不在意别人怎么看我
北京晨报:一些“文学圈里的人”喜欢借用“文明冲突论”的观点,呼吁政治力量来介入文化、文明的竞争,您怎么看?
顾彬:我从来没有喜欢过美国来的这个理论。现在是合作时代。谁不合作,谁很快就会完蛋。
北京晨报:不少人用批评您水平的方式来表明您的观点是错的,这种批评人与批评事不分开的方式,您怎么看?
顾彬:这不光是一个中国的问题,这是一个普遍的问题。人怎么看我,我无所谓。我走我自己的路。最后谁都知道,谁是对的,谁是错的。
鲁迅在德国卖得好
北京晨报:您曾多次评价莫言,不知您现在怎么看?
顾彬:莫言我已经谈了太多了。不必再谈,要不然这个老朋友非常不舒服。
北京晨报:欧洲对中国的追捧让中国读者也很奇怪,比如于丹显然误读了孔子,可居然在法国热销,鲁迅在西方被忽视,而林语堂却被热捧,这是为什么?

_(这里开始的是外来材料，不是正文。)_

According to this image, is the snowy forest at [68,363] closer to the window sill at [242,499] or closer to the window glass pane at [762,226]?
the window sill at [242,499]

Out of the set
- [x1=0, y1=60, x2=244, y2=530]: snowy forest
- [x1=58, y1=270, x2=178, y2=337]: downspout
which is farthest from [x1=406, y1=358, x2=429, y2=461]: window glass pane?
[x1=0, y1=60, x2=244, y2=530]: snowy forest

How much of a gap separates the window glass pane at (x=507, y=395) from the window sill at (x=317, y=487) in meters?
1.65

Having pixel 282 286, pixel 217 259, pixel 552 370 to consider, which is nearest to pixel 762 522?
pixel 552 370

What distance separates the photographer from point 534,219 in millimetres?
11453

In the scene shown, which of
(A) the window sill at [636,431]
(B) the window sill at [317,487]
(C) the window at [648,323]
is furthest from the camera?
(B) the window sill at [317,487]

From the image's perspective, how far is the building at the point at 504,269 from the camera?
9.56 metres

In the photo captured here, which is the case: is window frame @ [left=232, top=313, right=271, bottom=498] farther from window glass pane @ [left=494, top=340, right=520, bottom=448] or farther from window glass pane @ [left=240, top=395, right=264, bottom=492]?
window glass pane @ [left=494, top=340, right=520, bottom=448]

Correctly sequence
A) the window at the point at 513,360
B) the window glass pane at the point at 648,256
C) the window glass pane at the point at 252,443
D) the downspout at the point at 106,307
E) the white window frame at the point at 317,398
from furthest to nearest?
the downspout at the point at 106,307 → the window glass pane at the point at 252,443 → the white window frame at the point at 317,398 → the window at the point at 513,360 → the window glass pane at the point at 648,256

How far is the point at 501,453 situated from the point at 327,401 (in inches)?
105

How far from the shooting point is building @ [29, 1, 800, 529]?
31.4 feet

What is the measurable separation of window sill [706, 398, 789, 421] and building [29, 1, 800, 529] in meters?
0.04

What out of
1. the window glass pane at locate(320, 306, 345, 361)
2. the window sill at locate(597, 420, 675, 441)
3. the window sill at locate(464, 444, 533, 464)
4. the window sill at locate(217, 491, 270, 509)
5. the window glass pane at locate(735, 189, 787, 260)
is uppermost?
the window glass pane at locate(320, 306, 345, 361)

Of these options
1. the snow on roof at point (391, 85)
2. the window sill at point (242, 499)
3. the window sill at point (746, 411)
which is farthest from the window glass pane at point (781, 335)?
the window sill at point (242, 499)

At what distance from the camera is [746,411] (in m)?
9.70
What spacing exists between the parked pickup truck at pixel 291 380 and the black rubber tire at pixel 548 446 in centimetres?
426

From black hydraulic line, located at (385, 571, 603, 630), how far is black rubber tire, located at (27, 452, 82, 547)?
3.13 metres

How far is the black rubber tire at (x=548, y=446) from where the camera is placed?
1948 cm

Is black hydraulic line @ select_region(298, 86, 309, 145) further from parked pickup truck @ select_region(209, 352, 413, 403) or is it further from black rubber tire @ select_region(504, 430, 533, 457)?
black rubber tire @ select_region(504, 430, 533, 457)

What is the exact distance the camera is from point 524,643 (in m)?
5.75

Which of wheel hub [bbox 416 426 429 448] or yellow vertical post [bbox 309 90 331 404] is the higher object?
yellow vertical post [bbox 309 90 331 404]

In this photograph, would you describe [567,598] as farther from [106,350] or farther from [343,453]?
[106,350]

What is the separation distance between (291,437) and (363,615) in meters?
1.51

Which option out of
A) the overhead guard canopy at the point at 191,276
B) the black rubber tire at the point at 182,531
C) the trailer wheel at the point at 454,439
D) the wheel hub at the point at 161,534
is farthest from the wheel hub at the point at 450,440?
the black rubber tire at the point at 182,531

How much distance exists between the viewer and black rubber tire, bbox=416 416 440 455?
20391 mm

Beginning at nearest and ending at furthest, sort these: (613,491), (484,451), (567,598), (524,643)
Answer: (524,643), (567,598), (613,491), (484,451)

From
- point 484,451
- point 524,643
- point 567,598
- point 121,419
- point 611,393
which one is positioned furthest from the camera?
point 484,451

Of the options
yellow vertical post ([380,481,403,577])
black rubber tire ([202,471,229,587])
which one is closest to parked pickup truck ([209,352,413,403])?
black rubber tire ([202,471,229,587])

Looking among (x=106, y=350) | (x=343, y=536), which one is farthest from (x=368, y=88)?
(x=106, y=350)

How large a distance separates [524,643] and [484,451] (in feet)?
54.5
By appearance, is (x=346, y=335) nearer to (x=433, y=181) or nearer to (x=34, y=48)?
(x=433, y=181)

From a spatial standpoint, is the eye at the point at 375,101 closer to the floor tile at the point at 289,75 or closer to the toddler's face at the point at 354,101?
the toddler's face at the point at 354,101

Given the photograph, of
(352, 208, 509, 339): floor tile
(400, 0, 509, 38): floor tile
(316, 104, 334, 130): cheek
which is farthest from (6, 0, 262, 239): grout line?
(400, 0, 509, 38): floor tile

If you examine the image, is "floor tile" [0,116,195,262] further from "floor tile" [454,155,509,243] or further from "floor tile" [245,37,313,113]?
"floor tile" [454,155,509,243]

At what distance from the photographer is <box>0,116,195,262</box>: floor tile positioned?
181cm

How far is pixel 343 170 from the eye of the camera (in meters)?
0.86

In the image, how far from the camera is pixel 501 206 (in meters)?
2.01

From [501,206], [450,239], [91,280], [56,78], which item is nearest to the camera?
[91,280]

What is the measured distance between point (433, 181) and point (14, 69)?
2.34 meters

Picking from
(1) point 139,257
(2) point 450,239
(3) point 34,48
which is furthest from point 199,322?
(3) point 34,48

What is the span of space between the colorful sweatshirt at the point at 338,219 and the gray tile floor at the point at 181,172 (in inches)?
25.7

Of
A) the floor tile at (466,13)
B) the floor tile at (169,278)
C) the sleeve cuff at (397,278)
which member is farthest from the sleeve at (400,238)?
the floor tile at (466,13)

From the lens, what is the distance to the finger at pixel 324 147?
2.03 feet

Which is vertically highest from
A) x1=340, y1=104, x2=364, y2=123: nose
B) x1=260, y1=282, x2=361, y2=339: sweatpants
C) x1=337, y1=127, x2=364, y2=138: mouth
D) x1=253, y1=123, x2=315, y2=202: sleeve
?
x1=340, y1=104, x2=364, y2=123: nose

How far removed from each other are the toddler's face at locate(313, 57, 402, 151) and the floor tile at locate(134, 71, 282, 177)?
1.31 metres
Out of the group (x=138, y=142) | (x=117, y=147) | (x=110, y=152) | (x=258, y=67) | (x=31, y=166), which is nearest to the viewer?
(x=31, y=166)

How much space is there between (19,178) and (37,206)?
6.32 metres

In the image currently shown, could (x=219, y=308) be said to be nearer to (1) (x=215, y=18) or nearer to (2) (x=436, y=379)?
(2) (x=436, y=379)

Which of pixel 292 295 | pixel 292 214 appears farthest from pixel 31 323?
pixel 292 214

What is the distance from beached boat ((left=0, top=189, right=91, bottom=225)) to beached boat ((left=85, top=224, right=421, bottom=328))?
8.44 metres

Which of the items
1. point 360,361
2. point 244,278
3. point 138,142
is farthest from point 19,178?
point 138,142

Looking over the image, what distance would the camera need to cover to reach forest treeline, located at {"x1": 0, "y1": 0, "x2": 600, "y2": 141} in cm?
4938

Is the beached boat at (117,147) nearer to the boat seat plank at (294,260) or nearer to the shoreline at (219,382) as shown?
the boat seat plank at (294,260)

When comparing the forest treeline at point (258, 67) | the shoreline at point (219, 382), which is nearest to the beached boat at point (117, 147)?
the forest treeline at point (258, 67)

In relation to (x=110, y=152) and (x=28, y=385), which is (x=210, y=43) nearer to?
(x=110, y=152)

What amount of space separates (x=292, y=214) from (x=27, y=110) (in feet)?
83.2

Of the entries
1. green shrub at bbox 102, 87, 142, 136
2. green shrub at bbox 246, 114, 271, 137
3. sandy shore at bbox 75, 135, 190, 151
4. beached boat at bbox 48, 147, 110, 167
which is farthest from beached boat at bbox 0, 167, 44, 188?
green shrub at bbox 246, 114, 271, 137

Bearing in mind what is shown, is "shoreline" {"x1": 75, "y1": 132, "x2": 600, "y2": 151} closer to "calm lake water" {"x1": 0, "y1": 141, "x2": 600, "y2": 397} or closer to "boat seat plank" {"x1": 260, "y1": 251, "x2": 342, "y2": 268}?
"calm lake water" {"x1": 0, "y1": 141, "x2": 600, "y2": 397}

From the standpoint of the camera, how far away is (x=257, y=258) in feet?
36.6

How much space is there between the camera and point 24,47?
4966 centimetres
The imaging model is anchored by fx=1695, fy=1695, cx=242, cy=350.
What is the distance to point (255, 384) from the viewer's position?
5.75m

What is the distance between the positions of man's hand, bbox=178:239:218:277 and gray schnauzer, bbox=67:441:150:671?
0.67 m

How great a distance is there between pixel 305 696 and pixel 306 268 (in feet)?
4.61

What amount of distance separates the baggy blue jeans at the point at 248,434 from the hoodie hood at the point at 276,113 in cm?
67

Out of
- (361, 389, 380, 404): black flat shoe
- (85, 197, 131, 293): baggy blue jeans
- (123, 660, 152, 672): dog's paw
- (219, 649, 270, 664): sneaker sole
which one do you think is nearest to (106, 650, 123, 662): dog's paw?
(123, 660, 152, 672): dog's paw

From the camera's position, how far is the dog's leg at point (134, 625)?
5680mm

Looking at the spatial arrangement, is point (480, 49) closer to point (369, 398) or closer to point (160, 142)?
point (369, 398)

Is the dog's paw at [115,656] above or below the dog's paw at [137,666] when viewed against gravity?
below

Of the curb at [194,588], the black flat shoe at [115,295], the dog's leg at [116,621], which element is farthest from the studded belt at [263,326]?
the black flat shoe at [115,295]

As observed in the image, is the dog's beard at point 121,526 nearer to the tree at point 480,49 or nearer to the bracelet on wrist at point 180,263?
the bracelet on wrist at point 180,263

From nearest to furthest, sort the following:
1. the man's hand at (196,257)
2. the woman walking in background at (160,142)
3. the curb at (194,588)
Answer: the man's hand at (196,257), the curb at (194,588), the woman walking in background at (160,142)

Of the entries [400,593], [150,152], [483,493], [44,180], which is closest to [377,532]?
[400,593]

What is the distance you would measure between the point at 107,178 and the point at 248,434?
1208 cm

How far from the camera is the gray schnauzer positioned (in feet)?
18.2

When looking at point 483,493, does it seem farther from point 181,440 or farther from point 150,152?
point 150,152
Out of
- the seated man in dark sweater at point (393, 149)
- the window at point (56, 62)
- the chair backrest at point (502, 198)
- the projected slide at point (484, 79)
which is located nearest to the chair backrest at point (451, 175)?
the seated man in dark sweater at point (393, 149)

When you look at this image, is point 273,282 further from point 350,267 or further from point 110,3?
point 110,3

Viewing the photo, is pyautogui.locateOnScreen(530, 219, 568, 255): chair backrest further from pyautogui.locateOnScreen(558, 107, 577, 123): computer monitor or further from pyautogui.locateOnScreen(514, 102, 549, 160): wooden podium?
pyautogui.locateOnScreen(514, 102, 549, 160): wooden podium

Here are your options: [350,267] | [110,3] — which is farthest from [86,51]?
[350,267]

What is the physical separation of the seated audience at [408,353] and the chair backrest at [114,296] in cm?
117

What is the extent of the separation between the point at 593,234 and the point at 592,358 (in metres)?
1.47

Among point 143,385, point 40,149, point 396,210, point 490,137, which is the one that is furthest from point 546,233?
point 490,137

顾彬:于丹误读了孔子,不要怪她,因为《论语》太难,法国爱看她的书,也可能是翻译的原因。你不要说鲁迅在西方被忽视,可能在美国是这样,可德国不是美国,德国不属于美国定的西方,我们走我们自己的路。因此我翻译的《鲁迅选集》在德语国家卖光了,一共6本,我还有其他的3本,也卖光了。当然,林语堂卖得更好,因为他让读者笑,他给他们带来美的东西,让他们为中国古老的文化而叹息。
中国诗歌散文与世界没差距
北京晨报:您觉得中国当代创作在世界能排在什么位置?
顾彬:如果从当代的诗歌、散文来看,中国文学与世界文学基本上没有差距。不少中国当代诗人进入最好的诗人行列,问题在于国内国外读者大部分不看诗歌,在德国,读者也不太看散文。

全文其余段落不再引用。